De gemeente wil de ontwikkelingsmaatschappij niet zonder andere partners
oprichten.
In “corporatieland” wordt ook nagedacht over een actieve rol
bij de ontwikkeling van een glasvezelinfrastructuur. Zo heeft de landelijk opererende
corporatie Portaal aangekondigd dat zij zelf breedbanddiensten aan gaat bieden
voor € 50 per maand.
De bestaande aanbieders van telecommunicatie en
televisie/radio hebben er geen belang bij dat er naast de twee bestaande infrastructuren
(die overigens voor een groot deel ook al verglaasd zijn) een derde
glasvezelinfrastructuur wordt aangelegd. De terughoudendheid en soms ook
tegenwerking van de grote telecomspelers bij stedelijke glasvezelinitiatieven
leidt weer tot onzekerheid bij financiers waardoor businessplannen op lokaal
niveau moeilijk realiseerbaar zijn. Het doorbreken van de patstelling in de
markt vraagt in feite om een grotere omvang dan de bovengenoemde pilots.
Providers moeten namelijk voor het verzenden van signalen via breedband – naast
de aanleg van een glasvezelnet - een geheel nieuwe infrastructuur van actieve
apparatuur ontwikkelen en de kosten daarvan zijn bij een pilot met een relatief
klein aantal aansluitingen te hoog om het rendabel te maken. Een voortrekkersrol
van de lokale overheid is dan essentieel voor het slagen van het project.

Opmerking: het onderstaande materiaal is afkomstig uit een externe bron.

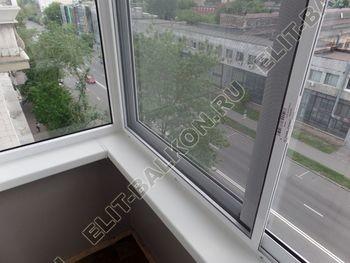 osteklenie balkona legkoj aljuminievoj konstruktsiej montazh kryshi 17 387x291 - Фото остекления балкона № 58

KPN heeft in de tweede helft van 2003 het Deltaplan Breedband gelanceerd. Het gaat
daarbij niet zo zeer om een concreet plan, maar meer om een visie die moet
leiden tot de aanleg van een nieuwe glasvezelinfrastructuur door een consortium
van kabelbedrijven (Casema/UPC/Essent), gemeenten en KPN. De gedachte achter
het KPN plan, is dat het markttechnisch gezien niet haalbaar en volgens KPN in
ieder geval niet wenselijk is meerdere, met elkaar concurrerende,
glasvezelinfrastructuren aan te leggen. Door het land in te delen in circa 40
exploitatiegebieden (netschappen) met het consortium als opdrachtgever, zou in
de komende jaren één nieuwe glasvezelinfrastructuur over het land uitgerold
kunnen worden ter vervanging van de infrastructuur van KPN en de
kabelmaatschappijen.
De eerste reacties op het KPN-plan zijn overwegend negatief:
de kabelbedrijven zien niets in het plan en vertrouwen op de verdere
ontwikkeling van hun eigen glasvezelnet. De minister van Economische Zaken
heeft aangegeven dat hij tegen het plan is, omdat het een te monopolistisch
karakter heeft. Hij pleit voor concurrentie ook op het niveau van de
infrastructuur en kiest dus voor de aanleg van meerdere netten. De meeste
gemeenten die door KPN zijn benaderd hebben aangegeven geïnteresseerd te zijn,
maar dan wel onder de conditie dat er geen exclusieve KPN infrastructuur wordt
aangelegd, maar een infrastructuur die voor alle providers open staat.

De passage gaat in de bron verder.